### Wybrany tekst:
··········
1. Zwierciadlo.pl
  2. >
  3. Spotkania
  4. >
  5. Kasia Nosowska o dojrzałości. „Liczę życie na nowo dopiero od siedmiu lat”. Z artystką rozmawiamy w kontekście nowej kampanii Zalando

Kasia Nosowska o dojrzałości. „Liczę życie na nowo dopiero od siedmiu lat”. Z artystką rozmawiamy w kontekście nowej kampanii Zalando

Katarzyna Nosowska (Fot. materiały prasowe Zalando)
Katarzyna Nosowska (Fot. materiały prasowe Zalando)
W „Powrocie z Bambuko” ślubowała wierność samej sobie. Dziś w kampanii Zalando przekonuje: „Najlepiej Ci w byciu sobą”. To ta sama narracja, w której Kasia Nosowska konsekwentnie od lat opowiada o samej sobie. Choć przyznaje, że dojrzała czuje się od niedawna. Rozmawiamy o tym w kontekście raportu, w którym Zalando zapytało Polki, jak to z tą dojrzałością jest.
··········
### Zebrane dane:
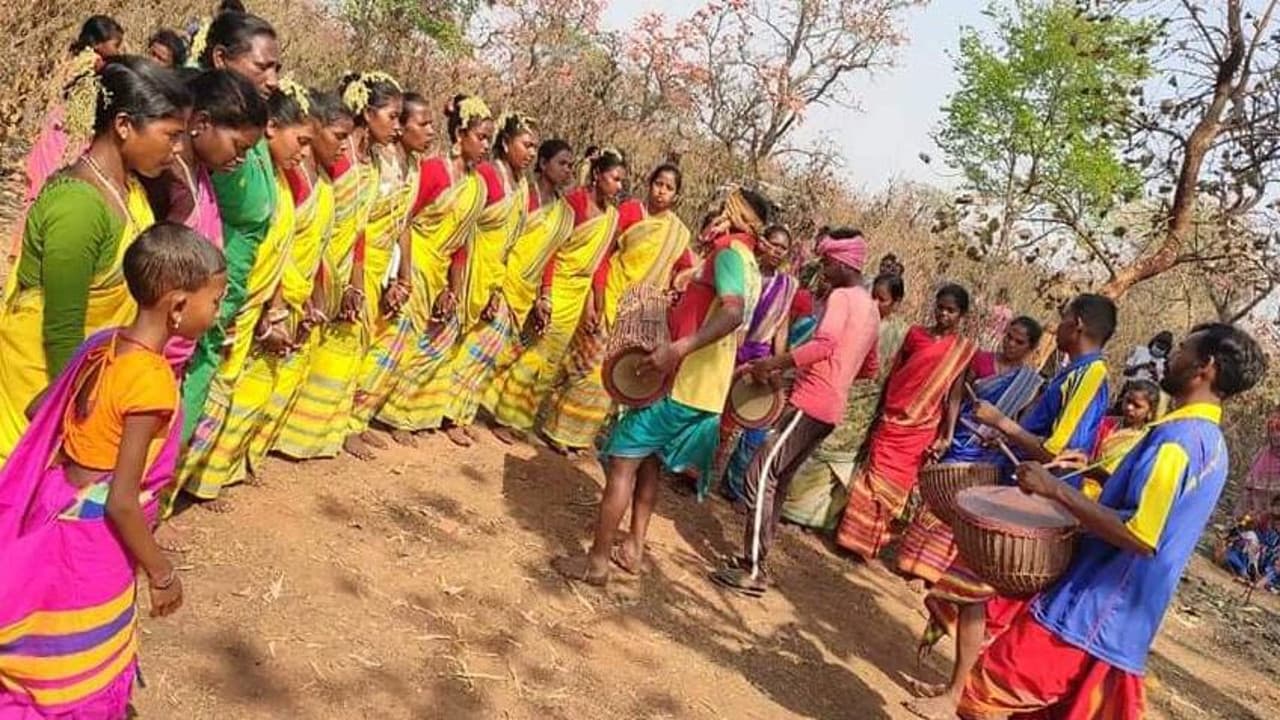 भाषा के बारे आदिवासी नजरिया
··········
### Opis zadania:
Wyodrębnij słowo w słowo cały tekst o dojrzałości Kasi Nosowskiej. Te wiersze pochodzą z innego źródła.

### Rozwiązanie zadania:
1. Zwierciadlo.pl
  2. >
  3. Spotkania
  4. >
  5. Kasia Nosowska o dojrzałości. „Liczę życie na nowo dopiero od siedmiu lat”. Z artystką rozmawiamy w kontekście nowej kampanii Zalando

Kasia Nosowska o dojrzałości. „Liczę życie na nowo dopiero od siedmiu lat”. Z artystką rozmawiamy w kontekście nowej kampanii Zalando

Katarzyna Nosowska (Fot. materiały prasowe Zalando)
Katarzyna Nosowska (Fot. materiały prasowe Zalando)
W „Powrocie z Bambuko” ślubowała wierność samej sobie. Dziś w kampanii Zalando przekonuje: „Najlepiej Ci w byciu sobą”. To ta sama narracja, w której Kasia Nosowska konsekwentnie od lat opowiada o samej sobie. Choć przyznaje, że dojrzała czuje się od niedawna. Rozmawiamy o tym w kontekście raportu, w którym Zalando zapytało Polki, jak to z tą dojrzałością jest.